Wednesday, July 09, 2014

Carry On...


“Though I've never been through hell like that
I've closed enough windows to know you can never look back
If you're lost and alone 
Or you're sinking like a stone. 
Carry on. 
May your past be the sound 
Of your feet upon the ground. 
Carry on.”


We live in self-righteous worlds of our own… Fair Enough!! How can you blame it when on the other turn of the face you will tell us to be confident of ourselves and be who we really are!! So imagine a world with multiple worlds of each individuals, each with its own beliefs, virtues of right and wrong, opportunities and challenges, excitements and hardships. Imagine a conflict in such a world where you feel you are always right in your own world and hardly care to make people understand because after all, they wouldn’t understand because they they are submerged in their own worlds while nodding their heads and smiling at your face!!

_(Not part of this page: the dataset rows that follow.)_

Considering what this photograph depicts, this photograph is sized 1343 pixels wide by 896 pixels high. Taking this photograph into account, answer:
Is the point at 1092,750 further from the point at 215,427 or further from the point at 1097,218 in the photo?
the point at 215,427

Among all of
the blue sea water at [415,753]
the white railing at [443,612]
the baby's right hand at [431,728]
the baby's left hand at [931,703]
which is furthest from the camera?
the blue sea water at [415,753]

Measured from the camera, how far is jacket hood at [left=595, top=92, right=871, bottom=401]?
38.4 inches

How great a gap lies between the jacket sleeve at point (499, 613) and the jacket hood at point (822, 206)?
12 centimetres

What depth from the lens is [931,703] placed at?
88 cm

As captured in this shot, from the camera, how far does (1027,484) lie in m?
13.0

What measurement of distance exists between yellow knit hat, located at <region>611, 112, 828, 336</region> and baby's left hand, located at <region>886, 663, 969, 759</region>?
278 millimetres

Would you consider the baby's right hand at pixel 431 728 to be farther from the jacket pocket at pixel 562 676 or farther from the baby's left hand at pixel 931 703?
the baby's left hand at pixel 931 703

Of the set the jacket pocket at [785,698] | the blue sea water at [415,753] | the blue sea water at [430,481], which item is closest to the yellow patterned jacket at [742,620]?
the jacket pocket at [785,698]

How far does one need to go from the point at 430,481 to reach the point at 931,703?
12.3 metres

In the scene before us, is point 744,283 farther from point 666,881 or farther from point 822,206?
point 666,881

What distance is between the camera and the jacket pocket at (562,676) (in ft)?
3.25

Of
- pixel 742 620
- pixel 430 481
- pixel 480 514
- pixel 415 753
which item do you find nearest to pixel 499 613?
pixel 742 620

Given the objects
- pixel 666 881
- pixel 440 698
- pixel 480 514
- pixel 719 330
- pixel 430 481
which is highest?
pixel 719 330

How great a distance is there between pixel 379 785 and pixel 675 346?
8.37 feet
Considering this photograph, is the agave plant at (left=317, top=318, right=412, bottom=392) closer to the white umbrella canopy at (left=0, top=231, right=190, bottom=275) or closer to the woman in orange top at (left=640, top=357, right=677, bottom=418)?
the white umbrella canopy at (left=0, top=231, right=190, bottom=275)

Life is cruel. Life is a challenge. Emotions are dying and people refrain to either accept it or drown in their busy and melancholic lives and would go, “Do I need to cry to show you, asshole!!” No, of course not! All you need to do is this: You need to care to come out of your “world” and see the other “worlds” because this is why we are essentially born for… To give a chance for the other “worlds” to smile, to bring some excitement to other “worlds”, care to listen to the hardships of other “worlds” and be mature enough the accept the deviation of these “worlds” from your own. Well.. This is not it. There is more. Finally, you need to let go of these “worlds”!!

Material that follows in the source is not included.